Insights

The Open-Source Approach To Collaboration

By Bryce Chamberlain, ASA

This article was originally published in Contingencies, March/April 2019 and first appeared on LinkedIn, January 2, 2019.

The Github Octocat logo:

Have you heard of Git? Github, maybe? Git was created by Linus Torvald in 2005 to support the development of Linux[i], which in 2016 ran an estimated 67 percent of web servers. Android runs on Linux. Facebook, Google, and Wikipedia all run on Linux.[ii] It is hard to understate the impact of Git, Github and the open-source revolution. To give another sense of the scope of this space, Github was recently purchased by Microsoft for $7.5 billion.[iii] There are 96 million projects—repositories, in Git lingo—and 31 million developers on Github[iv], myself included.[v]

My purpose with this article is to share my experience with Git and open source, and encourage you to consider using it at your company to enhance collaboration.
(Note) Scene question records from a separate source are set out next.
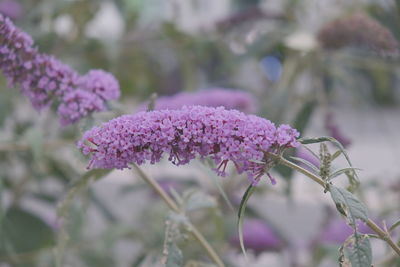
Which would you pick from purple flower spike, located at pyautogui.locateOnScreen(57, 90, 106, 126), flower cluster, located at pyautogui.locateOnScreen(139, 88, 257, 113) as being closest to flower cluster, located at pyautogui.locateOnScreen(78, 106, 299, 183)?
purple flower spike, located at pyautogui.locateOnScreen(57, 90, 106, 126)

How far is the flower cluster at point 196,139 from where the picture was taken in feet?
1.26

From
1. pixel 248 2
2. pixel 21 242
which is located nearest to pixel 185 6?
pixel 248 2

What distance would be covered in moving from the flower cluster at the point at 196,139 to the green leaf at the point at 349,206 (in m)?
0.04

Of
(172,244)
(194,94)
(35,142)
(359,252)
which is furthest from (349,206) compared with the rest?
(194,94)

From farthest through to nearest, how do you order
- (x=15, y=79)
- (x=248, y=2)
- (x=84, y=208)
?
1. (x=248, y=2)
2. (x=84, y=208)
3. (x=15, y=79)

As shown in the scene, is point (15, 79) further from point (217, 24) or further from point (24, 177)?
point (217, 24)

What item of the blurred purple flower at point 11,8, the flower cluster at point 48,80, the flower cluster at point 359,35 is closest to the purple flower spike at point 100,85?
the flower cluster at point 48,80

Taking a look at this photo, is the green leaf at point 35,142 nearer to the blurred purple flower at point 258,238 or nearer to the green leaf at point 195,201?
the green leaf at point 195,201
A year ago, I had only heard of Git. I hadn’t used it. Today I rely on it heavily at work for multiple projects daily. I use it to manage my homework between my Linux-enabled Chromebook and home PC. I can feel the cortisol flowing—that’s the stress hormone—any time I think of not having it as a tool.
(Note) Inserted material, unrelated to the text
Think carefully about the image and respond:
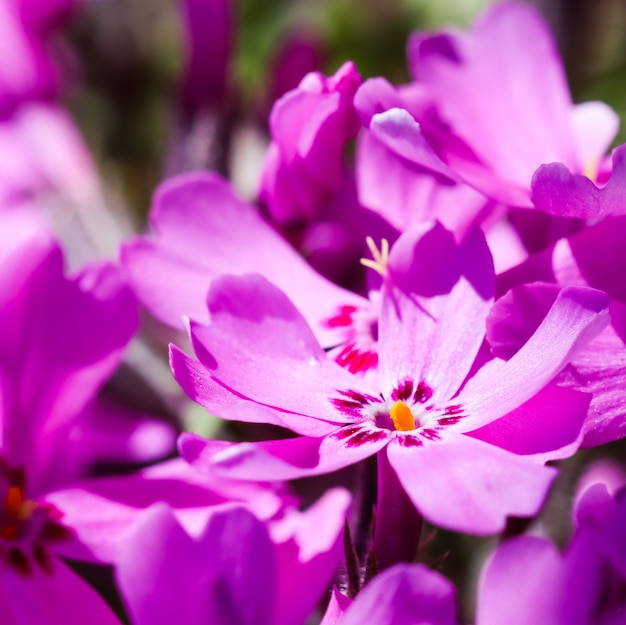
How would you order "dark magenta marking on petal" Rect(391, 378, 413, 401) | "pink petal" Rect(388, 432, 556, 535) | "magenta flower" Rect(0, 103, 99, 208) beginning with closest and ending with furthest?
"pink petal" Rect(388, 432, 556, 535) → "dark magenta marking on petal" Rect(391, 378, 413, 401) → "magenta flower" Rect(0, 103, 99, 208)

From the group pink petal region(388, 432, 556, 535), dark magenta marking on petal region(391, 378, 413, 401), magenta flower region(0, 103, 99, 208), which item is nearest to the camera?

I credit two influences for my reliance on Git and passion for sharing the message: Rajesh Sahasrabuddhe and an open-source hackathon by Uptake[vi] in Chicago.
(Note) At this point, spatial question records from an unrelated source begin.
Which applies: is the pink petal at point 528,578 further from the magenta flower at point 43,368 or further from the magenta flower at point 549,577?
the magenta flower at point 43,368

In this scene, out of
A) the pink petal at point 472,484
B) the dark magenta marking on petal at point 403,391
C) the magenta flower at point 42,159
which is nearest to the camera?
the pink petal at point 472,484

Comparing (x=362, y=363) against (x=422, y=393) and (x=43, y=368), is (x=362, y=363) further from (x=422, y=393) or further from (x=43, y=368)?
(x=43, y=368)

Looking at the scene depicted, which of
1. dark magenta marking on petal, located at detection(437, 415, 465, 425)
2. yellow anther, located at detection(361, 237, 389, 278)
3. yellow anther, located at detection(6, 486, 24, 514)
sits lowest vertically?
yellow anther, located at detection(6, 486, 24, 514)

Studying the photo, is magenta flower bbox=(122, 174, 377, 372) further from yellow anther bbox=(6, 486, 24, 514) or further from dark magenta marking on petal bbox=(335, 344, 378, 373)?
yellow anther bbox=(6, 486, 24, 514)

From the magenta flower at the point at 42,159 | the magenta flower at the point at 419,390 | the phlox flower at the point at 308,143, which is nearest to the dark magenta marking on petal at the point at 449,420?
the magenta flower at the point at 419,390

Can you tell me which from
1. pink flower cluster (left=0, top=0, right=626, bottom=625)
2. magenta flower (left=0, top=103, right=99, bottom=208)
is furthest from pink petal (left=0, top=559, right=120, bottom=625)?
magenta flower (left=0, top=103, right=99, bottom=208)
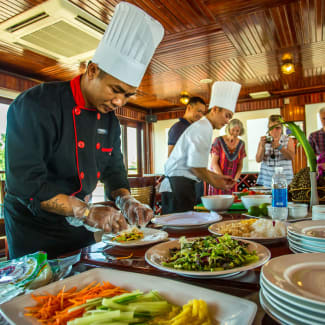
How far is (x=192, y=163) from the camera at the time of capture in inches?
89.0

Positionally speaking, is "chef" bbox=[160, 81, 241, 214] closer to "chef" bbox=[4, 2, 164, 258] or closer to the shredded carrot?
"chef" bbox=[4, 2, 164, 258]

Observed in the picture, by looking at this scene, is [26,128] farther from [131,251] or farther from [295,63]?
[295,63]

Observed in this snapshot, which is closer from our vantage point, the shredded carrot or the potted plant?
the shredded carrot

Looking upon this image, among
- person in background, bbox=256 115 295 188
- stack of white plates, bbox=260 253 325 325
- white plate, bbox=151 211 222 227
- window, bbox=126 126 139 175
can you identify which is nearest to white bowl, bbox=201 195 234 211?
white plate, bbox=151 211 222 227

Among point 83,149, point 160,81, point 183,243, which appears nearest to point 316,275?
point 183,243

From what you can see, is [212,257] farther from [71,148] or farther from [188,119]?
[188,119]

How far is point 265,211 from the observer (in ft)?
4.86

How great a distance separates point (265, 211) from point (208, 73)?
14.4ft

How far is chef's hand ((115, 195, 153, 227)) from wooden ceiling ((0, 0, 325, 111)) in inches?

Raj is a thought leader in our company and was one of the few people there using Git when I joined in 2017. He introduced me to Bitbucket. Raj is a Bitbucket evangelist because he understands the power of using it. It wasn’t easy at first. Using Git is very different from the typical way of managing project files on network drives. It took me a few months to build the intuition and start trusting the technology. Today, it is second nature and requires much less thinking than my prior approach.

After using Git at the office, I felt like I could take on my first hackathon. I got word through the University of Chicago that an event was taking place. Uptake sent an open invite: Come to their office for free snacks (and beer) and make some contributions to open source. After a brief introduction to working with open source, we started looking for ways to contribute.

It wasn’t hard: Go to the Github page of your favorite project and look through the issues page for something you’d like to work on. This feature alone is a game-changer.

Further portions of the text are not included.